**To be done:** Return the passage of the ContentStreamParser documentation from "public ContentStreamParser(o" up to and including "parser was created from.", copied word for word.

**Given text:**
= = = = = = =

Class ContentStreamParser

java.lang.Object
org.sejda.sambox.input.ContentStreamParser
All Implemented Interfaces:
Closeable, AutoCloseable

public class ContentStreamParser extends Object
Component responsible for parsing a content stream to extract operands and such.
Author:
Andrea Vacondio
  • Field Details

  • Constructor Details

    • ContentStreamParser

      public ContentStreamParser(PDContentStream stream) throws IOException
      Throws:
      IOException
    • ContentStreamParser

      public ContentStreamParser(org.sejda.io.SeekableSource source)
  • Method Details

    • tokens

      public List<Object> tokens() throws IOException
      Returns:
      a list of tokens retrieved parsing the source this parser was created from.
      Throws:
      IOException
    • nextParsedToken

      public Object nextParsedToken() throws IOException
      Returns:
      the next token parsed from the content stream
      Throws:
      IOException
    • close

      public void close() throws IOException
      Closes the SeekableSource this reader was created from.
      Specified by:
      close in interface AutoCloseable
      Specified by:
      close in interface Closeable
      Throws:
      IOException
    • source

      public org.sejda.io.SeekableSource source()
      Returns:
      the source for this reader
    • position

      public long position() throws IOException
      Returns:
      the current position
      Throws:
      IOException
    • offset

      public void offset(long offset) throws IOException
      adds an offset to the source
      Parameters:
      offset -
      Throws:
      IOException
    • position

      public void position(long offset) throws IOException
      seeks to the given offset
      Parameters:
      offset - the new offset
      Throws:
      IOException
    • length

      public long length()
      Returns:
      the source length
    • skipExpected

      public final void skipExpected(String expected) throws IOException
      Skips the expected given String
      Parameters:
      expected - the String value that is expected.
      Throws:
      IOException - if the String char is not the expected value or if an I/O error occurs.
    • skipExpected

      public void skipExpected(char ec) throws IOException
      Skips one char and throws an exception if it is not the expected value.
      Parameters:
      ec - the char value that is expected.
      Throws:
      IOException - if the read char is not the expected value or if an I/O error occurs.
    • skipTokenIfValue

      public boolean skipTokenIfValue(String... values) throws IOException
      Skips the next token if it's value is one of the given ones
      Parameters:
      values - the values to skip
      Returns:
      true if the token is found and skipped, false otherwise.
      Throws:
      IOException - if there is an error reading from the stream
    • skipIndirectObjectDefinition

      public void skipIndirectObjectDefinition() throws IOException
      Skips an indirect object definition open tag (Ex. "12 0 obj") as defined in the chap 7.3.10 PDF 32000-1:2008.
      Throws:
      IOException - if we are reading a not valid indirect object definition open tag
    • skipExpectedIndirectObjectDefinition

      public void skipExpectedIndirectObjectDefinition(COSObjectKey expected) throws IOException
      Skips an indirect object definition open tag (Ex. "12 0 obj") as defined in the chap 7.3.10 PDF 32000-1:2008.

= = = = = = =

**Dataset rows:**
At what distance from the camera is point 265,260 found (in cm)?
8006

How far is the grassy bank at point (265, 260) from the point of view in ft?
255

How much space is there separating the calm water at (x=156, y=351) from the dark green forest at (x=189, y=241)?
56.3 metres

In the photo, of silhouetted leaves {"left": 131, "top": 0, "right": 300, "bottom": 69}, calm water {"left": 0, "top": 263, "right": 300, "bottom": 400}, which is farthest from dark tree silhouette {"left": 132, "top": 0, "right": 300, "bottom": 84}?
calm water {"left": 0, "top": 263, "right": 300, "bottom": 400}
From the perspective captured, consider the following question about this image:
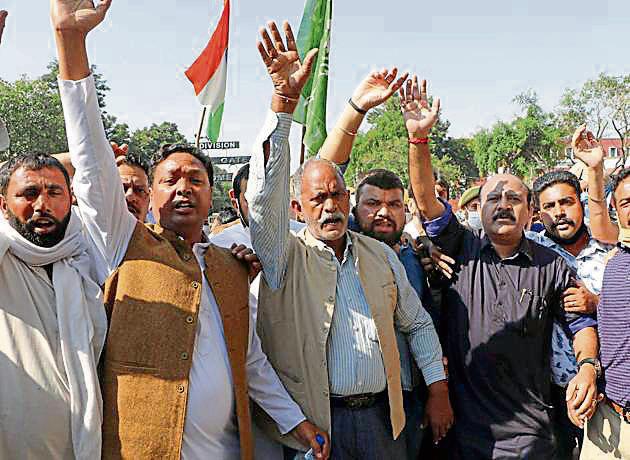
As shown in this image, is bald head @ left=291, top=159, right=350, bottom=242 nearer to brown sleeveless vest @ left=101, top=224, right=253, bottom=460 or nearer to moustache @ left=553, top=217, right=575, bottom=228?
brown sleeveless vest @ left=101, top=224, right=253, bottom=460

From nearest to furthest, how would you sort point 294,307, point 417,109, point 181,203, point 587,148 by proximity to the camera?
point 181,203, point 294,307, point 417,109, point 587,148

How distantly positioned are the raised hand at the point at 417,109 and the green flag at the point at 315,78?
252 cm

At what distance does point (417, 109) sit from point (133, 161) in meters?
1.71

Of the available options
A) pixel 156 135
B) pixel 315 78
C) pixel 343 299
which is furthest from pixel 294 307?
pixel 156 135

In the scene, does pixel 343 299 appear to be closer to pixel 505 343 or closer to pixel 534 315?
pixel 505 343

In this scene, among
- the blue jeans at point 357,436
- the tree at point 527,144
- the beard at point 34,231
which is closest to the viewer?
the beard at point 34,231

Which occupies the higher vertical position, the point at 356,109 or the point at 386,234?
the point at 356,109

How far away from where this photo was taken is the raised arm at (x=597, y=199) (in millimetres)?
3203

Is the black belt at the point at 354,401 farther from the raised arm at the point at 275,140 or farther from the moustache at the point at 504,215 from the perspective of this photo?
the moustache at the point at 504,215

= = = = = = =

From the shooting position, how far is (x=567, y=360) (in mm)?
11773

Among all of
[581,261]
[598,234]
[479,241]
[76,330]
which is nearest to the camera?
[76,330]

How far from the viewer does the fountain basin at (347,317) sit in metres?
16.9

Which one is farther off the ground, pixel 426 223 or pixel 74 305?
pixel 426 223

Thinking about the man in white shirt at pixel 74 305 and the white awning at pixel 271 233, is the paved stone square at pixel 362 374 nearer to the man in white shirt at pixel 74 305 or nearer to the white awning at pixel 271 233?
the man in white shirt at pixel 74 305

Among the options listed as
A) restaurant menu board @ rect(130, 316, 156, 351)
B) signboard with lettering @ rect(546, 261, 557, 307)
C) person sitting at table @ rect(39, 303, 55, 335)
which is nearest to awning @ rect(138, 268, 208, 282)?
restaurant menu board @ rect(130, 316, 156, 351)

= = = = = = =

**Response for this exercise:**
public ContentStreamParser(org.sejda.io.SeekableSource source)
  • Method Details

    • tokens

      public List<Object> tokens() throws IOException
      Returns:
      a list of tokens retrieved parsing the source this parser was created from.